Living in Cambridge I indulge myself every once in a while by taking a break at the Cambridge University Press bookstore at the market square, located just opposite of King's College it is the oldest book shop in England. Besides having an excellent collection of mathematics and computer science books, at the entrance of the shop they showcase new releases from Cambridge University Press. Most of these new books fall outside my interest, but what a pleasure it was to discover a new bold book on the broad theme of statistics in the modern age, written by two experts in the field! I took a look at the table of contents and a minute later purchased the book.
The book examines statistics broadly through three lenses.
First, it tells the history of the field of statistics, often with interesting remarks about the prevalent views at the time a method was invented. Second, correlated with the chronological order, the authors classify methods by their use of computation. Classic methods use few to none computation but often leverage asymptotic arguments. Newer methods are increasingly realistic in their assumptions but rely on heavy use of machine computation. Third, the flavour of the presented methods is interpreted as Fisherian, frequentist, or Bayesian.
The terminology in the book is easily accessible to a person with basic statistics training, perhaps with the exception of the word "Inference" in the title. In the book the authors use "inference" to describe the means by which legitimacy of statistical results can be established. This sense is different from the common use of the word in the machine learning community, where it would usually refer in a broad sense to "perform computation of consequences given a model and observations".

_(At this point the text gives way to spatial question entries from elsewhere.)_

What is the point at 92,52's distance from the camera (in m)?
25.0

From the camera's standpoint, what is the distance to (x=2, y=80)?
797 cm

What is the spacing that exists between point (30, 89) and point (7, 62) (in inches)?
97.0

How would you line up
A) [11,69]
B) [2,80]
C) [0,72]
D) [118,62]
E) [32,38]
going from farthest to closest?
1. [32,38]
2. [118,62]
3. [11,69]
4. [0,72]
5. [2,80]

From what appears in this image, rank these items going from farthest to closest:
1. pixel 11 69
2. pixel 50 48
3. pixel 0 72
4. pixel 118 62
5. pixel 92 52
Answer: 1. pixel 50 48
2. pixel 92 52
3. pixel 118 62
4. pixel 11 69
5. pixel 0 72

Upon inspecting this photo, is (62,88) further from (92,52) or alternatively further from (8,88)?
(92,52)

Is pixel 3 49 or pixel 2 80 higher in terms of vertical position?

From a machine learner's perspective the most interesting parts of the book are the wide applicability of the empirical Bayes methodology, which is demonstrated in a number of generally relevant applications including large-scale testing and deconvolution.

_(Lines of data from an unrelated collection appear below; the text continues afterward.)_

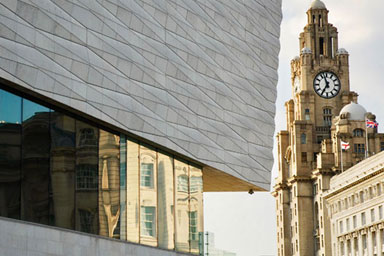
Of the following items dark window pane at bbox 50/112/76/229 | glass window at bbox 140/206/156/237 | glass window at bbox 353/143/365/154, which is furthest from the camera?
glass window at bbox 353/143/365/154

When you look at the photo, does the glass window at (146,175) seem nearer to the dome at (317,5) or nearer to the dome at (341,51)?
the dome at (341,51)

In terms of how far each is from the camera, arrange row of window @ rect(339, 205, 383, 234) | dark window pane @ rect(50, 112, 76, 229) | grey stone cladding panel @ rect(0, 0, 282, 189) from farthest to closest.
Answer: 1. row of window @ rect(339, 205, 383, 234)
2. dark window pane @ rect(50, 112, 76, 229)
3. grey stone cladding panel @ rect(0, 0, 282, 189)

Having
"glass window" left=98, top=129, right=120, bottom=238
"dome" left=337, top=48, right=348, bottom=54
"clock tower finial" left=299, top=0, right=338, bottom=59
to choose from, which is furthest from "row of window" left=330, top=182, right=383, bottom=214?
"glass window" left=98, top=129, right=120, bottom=238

Another benefit for someone with a machine learning background is the modern view on classic methods such as resampling methods (bootstrap and jackknife), a readable motivation for topics and applications which are popular in statistics but not popular in machine learning (survival analysis, large-scale testing, confidence intervals, etc.), and the historical remarks and subjective commentary on developments in the field.
The subjective commentary in the Epilogue makes predictions about the field of statistics and data science as a whole, with the main trends being a branching out into applications and an increased reliance on computation.
The book is a wonderful book and many readers will enjoy reading it, as I did. There are only two minor points where I feel the book could be improved.
First, while the authors readily acknowledge that many topics could have been added to the book, I feel that certain topics should have been included due to their broad applicability and heavy use of computation in many successful models: variational Bayesian inference, approximate Bayesian computation (ABC), kernel methods more generally, and Bayesian nonparametrics. Perhaps variational inference and kernel methods have not reached the core statistics community yet, but ABC and Bayesian nonparametrics originate with them and are only possible because of the massive computation available today.
Second, in the description of solutions to statistical problems throughout the book there is a strong emphasis on empirical Bayes and the bootstrap.
If you enjoy statistics, computation, or machine learning, get the book! The breadth of topics and the independence between the chapters will make it easy for you to find something interesting.
Acknowledgements. Thanks to Diana Gillooly for corrections.